In [None]:
import pandas as pd
import numpy as np

import seaborn as sns
from matplotlib import pyplot as plt
%matplotlib inline

### Data Preparation

In [None]:
df = pd.read_csv('data-week-3.csv')
df.head()

In [None]:
df.columns = df.columns.str.lower().str.replace(' ', '_')

categorical_columns = list(df.dtypes[df.dtypes == 'object'].index)

for c in categorical_columns:
    df[c] = df[c].str.lower().str.replace(' ', '_')

In [None]:
df.head().T

In [None]:
tc = pd.to_numeric(df.totalcharges, errors='coerce')

In [None]:
df.totalcharges = pd.to_numeric(df.totalcharges, errors='coerce')

In [None]:
df.totalcharges = df.totalcharges.fillna(0)

In [None]:
df.churn = (df.churn == 'yes').astype(int)

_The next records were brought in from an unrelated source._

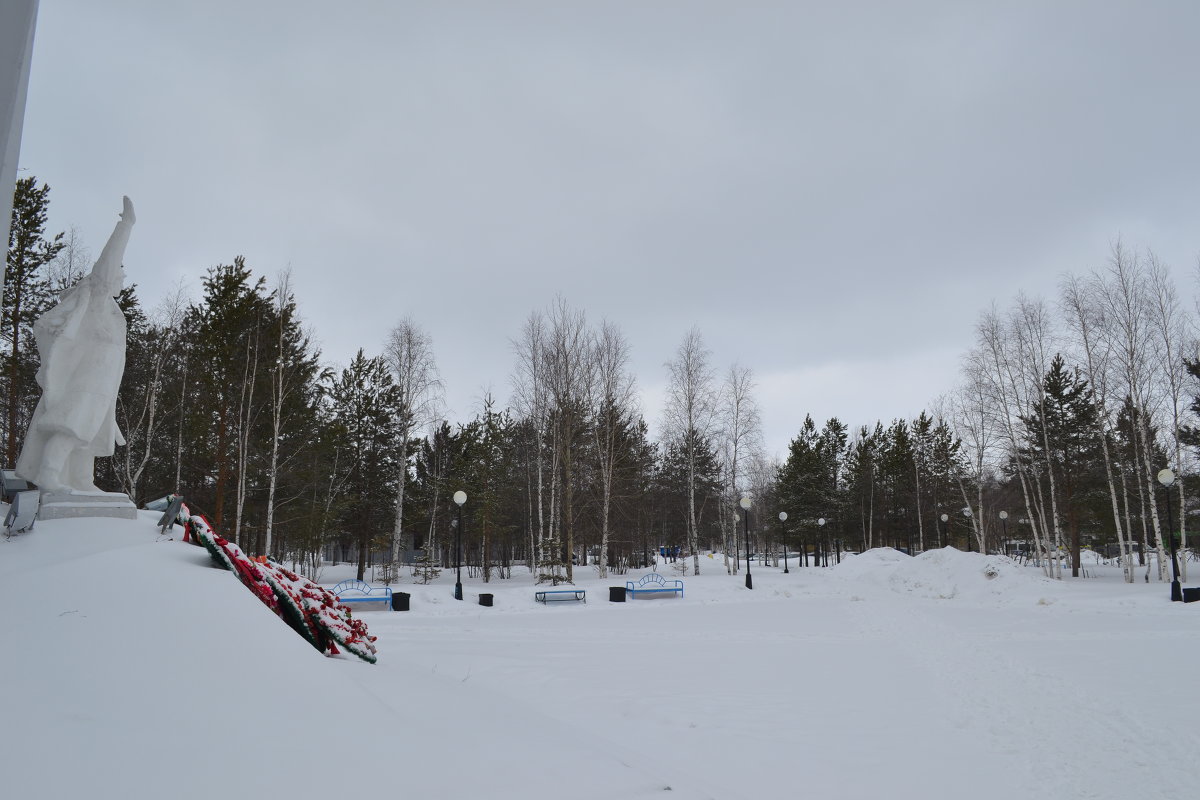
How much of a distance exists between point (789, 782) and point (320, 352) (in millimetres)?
23141

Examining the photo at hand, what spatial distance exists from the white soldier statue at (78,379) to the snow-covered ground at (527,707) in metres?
1.82

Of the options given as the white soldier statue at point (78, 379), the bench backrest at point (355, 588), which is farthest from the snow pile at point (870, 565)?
the white soldier statue at point (78, 379)

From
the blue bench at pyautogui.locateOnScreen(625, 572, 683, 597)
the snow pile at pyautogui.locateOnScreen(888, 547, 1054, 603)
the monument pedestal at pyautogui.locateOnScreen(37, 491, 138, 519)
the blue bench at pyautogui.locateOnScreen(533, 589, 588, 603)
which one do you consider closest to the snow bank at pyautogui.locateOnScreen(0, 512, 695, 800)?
the monument pedestal at pyautogui.locateOnScreen(37, 491, 138, 519)

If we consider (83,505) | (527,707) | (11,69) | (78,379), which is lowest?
(527,707)

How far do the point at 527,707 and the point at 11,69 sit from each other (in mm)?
5834

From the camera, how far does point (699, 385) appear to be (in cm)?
3077

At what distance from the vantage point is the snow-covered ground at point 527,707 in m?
2.75

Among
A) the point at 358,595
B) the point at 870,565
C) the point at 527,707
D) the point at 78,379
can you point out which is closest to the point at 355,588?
the point at 358,595

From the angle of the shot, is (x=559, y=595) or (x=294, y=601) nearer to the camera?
(x=294, y=601)

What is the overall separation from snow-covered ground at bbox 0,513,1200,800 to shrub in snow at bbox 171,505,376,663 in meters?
0.22

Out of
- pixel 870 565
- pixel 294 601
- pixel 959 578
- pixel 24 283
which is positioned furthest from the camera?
pixel 870 565

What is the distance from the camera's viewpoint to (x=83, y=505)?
707 cm

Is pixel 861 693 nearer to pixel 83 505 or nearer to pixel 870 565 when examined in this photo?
pixel 83 505

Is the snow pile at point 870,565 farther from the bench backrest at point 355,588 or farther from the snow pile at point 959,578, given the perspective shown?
the bench backrest at point 355,588
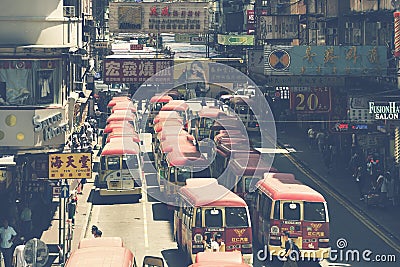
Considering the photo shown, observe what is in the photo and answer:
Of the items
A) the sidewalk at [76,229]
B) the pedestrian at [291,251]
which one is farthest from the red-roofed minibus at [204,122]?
the pedestrian at [291,251]

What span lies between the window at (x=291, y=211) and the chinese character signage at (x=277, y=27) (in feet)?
87.0

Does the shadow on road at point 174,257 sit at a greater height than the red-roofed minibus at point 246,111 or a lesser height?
lesser

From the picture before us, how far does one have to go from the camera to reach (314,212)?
102 feet

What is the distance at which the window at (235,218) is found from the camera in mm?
30266

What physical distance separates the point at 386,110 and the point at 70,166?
14.5 metres

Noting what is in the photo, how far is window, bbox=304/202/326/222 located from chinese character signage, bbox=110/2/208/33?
803 inches

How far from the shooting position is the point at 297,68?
1690 inches

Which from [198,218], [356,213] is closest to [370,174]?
[356,213]

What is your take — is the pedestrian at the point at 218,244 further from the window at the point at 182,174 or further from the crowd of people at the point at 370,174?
the crowd of people at the point at 370,174

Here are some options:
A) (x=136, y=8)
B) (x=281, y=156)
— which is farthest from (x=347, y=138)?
(x=136, y=8)

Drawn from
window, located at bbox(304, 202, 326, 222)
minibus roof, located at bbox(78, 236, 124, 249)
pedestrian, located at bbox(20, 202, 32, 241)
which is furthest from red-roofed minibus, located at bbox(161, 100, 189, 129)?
minibus roof, located at bbox(78, 236, 124, 249)

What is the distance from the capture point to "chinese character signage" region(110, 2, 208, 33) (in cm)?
4888

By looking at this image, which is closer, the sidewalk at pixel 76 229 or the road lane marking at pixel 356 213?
the sidewalk at pixel 76 229

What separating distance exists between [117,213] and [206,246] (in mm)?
12664
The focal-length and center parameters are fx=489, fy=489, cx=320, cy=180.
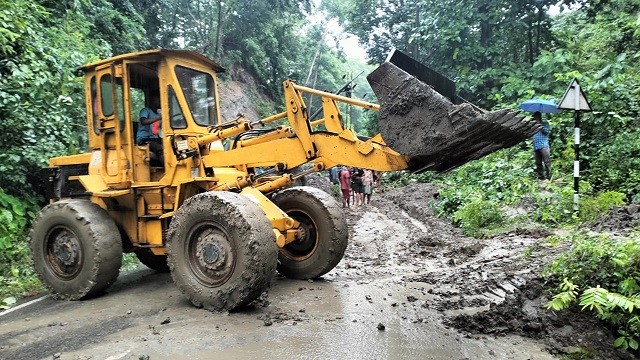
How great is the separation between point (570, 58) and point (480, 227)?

### Setting up the validation Framework
- Perform the train/validation/test split with Scikit-Learn

In [None]:
from sklearn.model_selection import train_test_split

In [None]:
df_full_train, df_test = train_test_split(df, test_size=0.2, random_state=1)

In [None]:
len(df_full_train), len(df_test)

In [None]:
df_train, df_val = train_test_split(df_full_train, test_size=0.25, random_state=1)

In [None]:
len(df_train), len(df_val), len(df_test)

In [None]:
df_train = df_train.reset_index(drop=True)
df_val = df_val.reset_index(drop=True)
df_test = df_test.reset_index(drop=True)

In [None]:
y_train = df_train.churn.values
y_val = df_val.churn.values
y_test = df_test.churn.values

In [None]:
del df_train['churn']
del df_val['churn']
del df_test['churn']

### EDA
- Check missing values
- Look at the target variable(churn)
- Look at numerical and categorical variables

In [None]:
df_full_train = df_full_train.reset_index(drop=True)

In [None]:
df_full_train.churn.value_counts(normalize=True)

In [None]:
global_churn_rate = df_full_train.churn.mean()
round(global_churn_rate, 2)

In [None]:
numerical = ['tenure', 'monthlycharges', 'totalcharges']

In [None]:
df_full_train.columns

In [None]:
categorical = ['gender', 'seniorcitizen', 'partner', 'dependents',
       'phoneservice', 'multiplelines', 'internetservice',
       'onlinesecurity', 'onlinebackup', 'deviceprotection', 'techsupport',
       'streamingtv', 'streamingmovies', 'contract', 'paperlessbilling',
       'paymentmethod']

In [None]:
df_full_train[categorical].nunique()

  ### Churn Rate

In [None]:
df_full_train.head()

In [None]:
churn_female = df_full_train[df_full_train.gender == 'female'].churn.mean()
churn_female 

In [None]:
churn_male = df_full_train[df_full_train.gender == 'male'].churn.mean()
churn_male 

In [None]:
global_churn = df_full_train.churn.mean()
global_churn

In [None]:
df_full_train.partner.value_counts()

In [None]:
churn_partner = df_full_train[df_full_train.partner == 'yes'].churn.mean()
churn_partner

### Difference

In [None]:
global_churn - churn_partner

In [None]:
churn_no_partner = df_full_train[df_full_train.partner == 'no'].churn.mean()
churn_no_partner

In [None]:
global_churn - churn_no_partner

### Risk Ratio

In [None]:
churn_no_partner / global_churn

In [None]:
churn_partner / global_churn

In [None]:
from IPython.display import display

In [None]:
for c in categorical:
    df_group = df_full_train.groupby(c).churn.agg(['mean', 'count'])
    df_group['diff'] = df_group['mean'] - global_churn
    df_group['risk'] = df_group['mean'] / global_churn
    display(df_group)
    print()
    print()

### Feature Importance: Mutual Information

In [None]:
from sklearn.metrics import mutual_info_score

In [None]:
mutual_info_score(df_full_train.churn, df_full_train.contract)

In [None]:
mutual_info_score(df_full_train.gender, df_full_train.churn)

In [None]:
mutual_info_score(df_full_train.partner, df_full_train.churn)

In [None]:
def mutual_info_churn_score(series):
    return mutual_info_score(series, df_full_train.churn)

In [None]:
mi = df_full_train[categorical].apply(mutual_info_churn_score)
mi.sort_values(ascending=False)

### Feature Importance: Correlation

In [None]:
df_full_train.tenure.max()

In [None]:
df_full_train[numerical]